Altered astrocytic function is a contributing factor to the development of neurological diseases and neurodegeneration. Berry fruits exert neuroprotective effects by modulating pathways involved in inflammation, neurotransmission, and oxidative stress. The aim of this study was to examine the effects of the lingonberry extract on cellular viability and oxidative stress in astrocytes exposed to lipopolysaccharide (LPS). In the reversal protocol, primary astrocytic cultures were first exposed to 1 µg/mL LPS for 3 h and subsequently treated with lingonberry extract (10, 30, 50, and 100 μg/mL) for 24 and 48 h. In the prevention protocol, exposure to the lingonberry extract was performed before treatment with LPS. In both reversal and prevention protocols, the lingonberry extracts, from 10 to 100 μg/mL, attenuated LPS-induced increase in reactive oxygen species (around 55 and 45%, respectively, P < 0.01), nitrite levels (around 50 and 45%, respectively, P < 0.05), and acetylcholinesterase activity (around 45 and 60%, respectively, P < 0.05) in astrocytic cultures at 24 and 48 h. Also, in both reversal and prevention protocols, the lingonberry extract also prevented and reversed the LPS-induced decreased cellular viability (around 45 and 90%, respectively, P < 0.05), thiol content (around 55 and 70%, respectively, P < 0.05), and superoxide dismutase activity (around 50 and 145%, respectively, P < 0.05), in astrocytes at both 24 and 48 h. Our findings suggested that the lingonberry extract exerted a glioprotective effect through an anti-oxidative mechanism against LPS-induced astrocytic damage.

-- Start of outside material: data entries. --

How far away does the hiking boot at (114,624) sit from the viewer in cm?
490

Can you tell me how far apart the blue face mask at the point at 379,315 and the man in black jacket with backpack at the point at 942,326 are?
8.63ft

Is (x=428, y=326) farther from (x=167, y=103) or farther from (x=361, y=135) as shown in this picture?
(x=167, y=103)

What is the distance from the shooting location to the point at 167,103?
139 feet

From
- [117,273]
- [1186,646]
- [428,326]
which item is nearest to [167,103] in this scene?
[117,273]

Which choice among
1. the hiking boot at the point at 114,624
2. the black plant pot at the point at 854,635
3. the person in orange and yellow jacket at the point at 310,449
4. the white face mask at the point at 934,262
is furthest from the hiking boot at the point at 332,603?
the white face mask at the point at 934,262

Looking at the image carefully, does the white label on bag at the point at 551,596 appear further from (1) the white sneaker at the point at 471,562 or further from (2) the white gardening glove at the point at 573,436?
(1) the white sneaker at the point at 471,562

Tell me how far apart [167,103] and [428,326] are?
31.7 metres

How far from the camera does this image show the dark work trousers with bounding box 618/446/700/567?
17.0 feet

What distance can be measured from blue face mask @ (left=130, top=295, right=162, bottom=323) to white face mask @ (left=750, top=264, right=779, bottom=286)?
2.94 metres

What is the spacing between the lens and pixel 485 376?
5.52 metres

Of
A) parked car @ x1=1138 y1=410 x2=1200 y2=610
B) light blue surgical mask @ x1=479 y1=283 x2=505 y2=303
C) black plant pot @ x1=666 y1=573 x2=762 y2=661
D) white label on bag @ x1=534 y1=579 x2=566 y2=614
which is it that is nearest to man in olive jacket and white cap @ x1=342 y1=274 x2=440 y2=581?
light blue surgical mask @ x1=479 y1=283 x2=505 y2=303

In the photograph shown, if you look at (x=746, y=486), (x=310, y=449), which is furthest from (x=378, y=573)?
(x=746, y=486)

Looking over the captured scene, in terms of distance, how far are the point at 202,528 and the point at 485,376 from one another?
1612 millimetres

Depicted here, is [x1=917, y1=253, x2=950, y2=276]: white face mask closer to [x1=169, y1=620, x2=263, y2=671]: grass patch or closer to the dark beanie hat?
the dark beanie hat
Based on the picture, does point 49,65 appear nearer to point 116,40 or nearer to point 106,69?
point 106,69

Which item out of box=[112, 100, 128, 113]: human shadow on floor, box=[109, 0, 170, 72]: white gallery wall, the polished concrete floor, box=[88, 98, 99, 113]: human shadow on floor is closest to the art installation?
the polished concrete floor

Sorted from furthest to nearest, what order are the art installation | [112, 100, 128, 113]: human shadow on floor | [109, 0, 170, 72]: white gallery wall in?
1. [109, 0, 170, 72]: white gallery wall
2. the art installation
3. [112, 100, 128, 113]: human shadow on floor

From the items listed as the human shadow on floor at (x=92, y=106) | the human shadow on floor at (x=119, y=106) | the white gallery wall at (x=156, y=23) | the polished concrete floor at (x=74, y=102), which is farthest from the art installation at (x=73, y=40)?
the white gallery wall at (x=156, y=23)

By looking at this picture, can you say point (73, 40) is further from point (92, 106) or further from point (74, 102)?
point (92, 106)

星形胶质细胞功能改变是神经退行性疾病发生和发展的一个重要因素。越橘果通过调节炎症、神经递质传递和氧化应激相关通路发挥神经保护作用。本研究旨在探讨越橘提取物对脂多糖(LPS)作用下星形胶质细胞活力和氧化应激的影响。在逆转实验中,原代星形胶质细胞培养物首先用 1μg/mL LPS 孵育 3 h,然后用越橘提取物(10、30、50 和 100 μg/mL)孵育 24 和 48 h。在预防实验中,先给予越橘提取物,再用 LPS 处理。在逆转和预防实验中,10-100μg/mL 的越橘提取物均可减弱 LPS 诱导的星形胶质细胞中活性氧(分别约 55%和 45%,P<0.01)、亚硝酸盐水平(分别约 50%和 45%,P<0.05)和乙酰胆碱酯酶活性(分别约 45%和 60%,P<0.05)增加,在 24 和 48 h。此外,在逆转和预防实验中,越橘提取物还可预防和逆转 LPS 诱导的星形胶质细胞活力(分别约 45%和 90%,P<0.05)、巯基含量(分别约 55%和 70%,P<0.05)和超氧化物歧化酶活性(分别约 50%和 145%,P<0.05)降低,在 24 和 48 h。我们的研究结果表明,越橘提取物通过抗氧化机制发挥神经保护作用,对抗 LPS 诱导的星形胶质细胞损伤。